Swap each occurrence of "tile floor" in the data below for "stone floor", and reproduce every line with nothing else altered.

╔══

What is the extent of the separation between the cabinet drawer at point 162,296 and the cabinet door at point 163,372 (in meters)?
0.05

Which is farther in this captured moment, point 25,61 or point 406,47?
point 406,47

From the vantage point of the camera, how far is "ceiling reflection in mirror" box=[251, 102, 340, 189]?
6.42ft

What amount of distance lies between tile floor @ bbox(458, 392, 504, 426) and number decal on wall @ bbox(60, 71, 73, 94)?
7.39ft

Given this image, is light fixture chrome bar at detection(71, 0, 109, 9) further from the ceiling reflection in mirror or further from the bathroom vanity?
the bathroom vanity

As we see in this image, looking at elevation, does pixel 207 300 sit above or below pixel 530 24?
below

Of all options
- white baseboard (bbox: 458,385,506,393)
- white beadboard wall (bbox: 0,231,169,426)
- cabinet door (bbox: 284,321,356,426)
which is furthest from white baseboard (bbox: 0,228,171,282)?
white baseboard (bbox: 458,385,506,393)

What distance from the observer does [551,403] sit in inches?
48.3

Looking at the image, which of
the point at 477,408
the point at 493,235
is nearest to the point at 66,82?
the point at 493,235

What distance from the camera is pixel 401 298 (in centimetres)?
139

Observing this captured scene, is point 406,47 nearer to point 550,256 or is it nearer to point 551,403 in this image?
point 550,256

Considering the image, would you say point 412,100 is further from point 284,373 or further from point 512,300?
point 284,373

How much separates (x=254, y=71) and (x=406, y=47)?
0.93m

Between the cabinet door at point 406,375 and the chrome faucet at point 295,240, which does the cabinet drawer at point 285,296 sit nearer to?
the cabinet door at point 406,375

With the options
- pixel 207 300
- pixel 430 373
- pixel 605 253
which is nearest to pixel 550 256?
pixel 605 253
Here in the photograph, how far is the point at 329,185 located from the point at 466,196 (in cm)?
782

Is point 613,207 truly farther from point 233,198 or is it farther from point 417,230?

╚══

**Task answer**
What is the extent of the separation between the cabinet drawer at point 162,296 and the cabinet door at point 163,372 (in meters)?
0.05

Which is farther in this captured moment, point 25,61 or point 406,47?
point 406,47

From the vantage point of the camera, how far is "ceiling reflection in mirror" box=[251, 102, 340, 189]?
6.42ft

What amount of distance lies between stone floor @ bbox(458, 392, 504, 426) and number decal on wall @ bbox(60, 71, 73, 94)?
7.39ft

Given this image, is light fixture chrome bar at detection(71, 0, 109, 9) further from the ceiling reflection in mirror or further from the bathroom vanity?
the bathroom vanity

As we see in this image, looking at elevation, does pixel 207 300 sit above or below pixel 530 24?
below

Of all options
- white baseboard (bbox: 458,385,506,393)
- white beadboard wall (bbox: 0,231,169,426)
- cabinet door (bbox: 284,321,356,426)
which is furthest from white baseboard (bbox: 0,228,171,282)?
white baseboard (bbox: 458,385,506,393)

What distance from the observer does [551,403] sit in inches?
48.3

Looking at the image, which of
the point at 477,408
the point at 493,235
is nearest to the point at 66,82?
the point at 493,235

What distance from the camera is pixel 401 298 (in centimetres)?
139

Observing this captured scene, is point 406,47 nearer to point 550,256 or is it nearer to point 551,403 in this image?
point 550,256

Considering the image, would you say point 412,100 is further from point 284,373 or further from point 512,300?
point 284,373

How much separates (x=254, y=71) and (x=406, y=47)?
0.93m

Between the cabinet door at point 406,375 and the chrome faucet at point 295,240, which does the cabinet drawer at point 285,296 sit nearer to?
the cabinet door at point 406,375

With the options
- pixel 207 300
- pixel 430 373
- pixel 605 253
which is nearest to pixel 550 256?
pixel 605 253
Here in the photograph, how far is the point at 329,185 located from the point at 466,196 (in cm)?
782

Is point 613,207 truly farther from point 233,198 or is it farther from point 417,230?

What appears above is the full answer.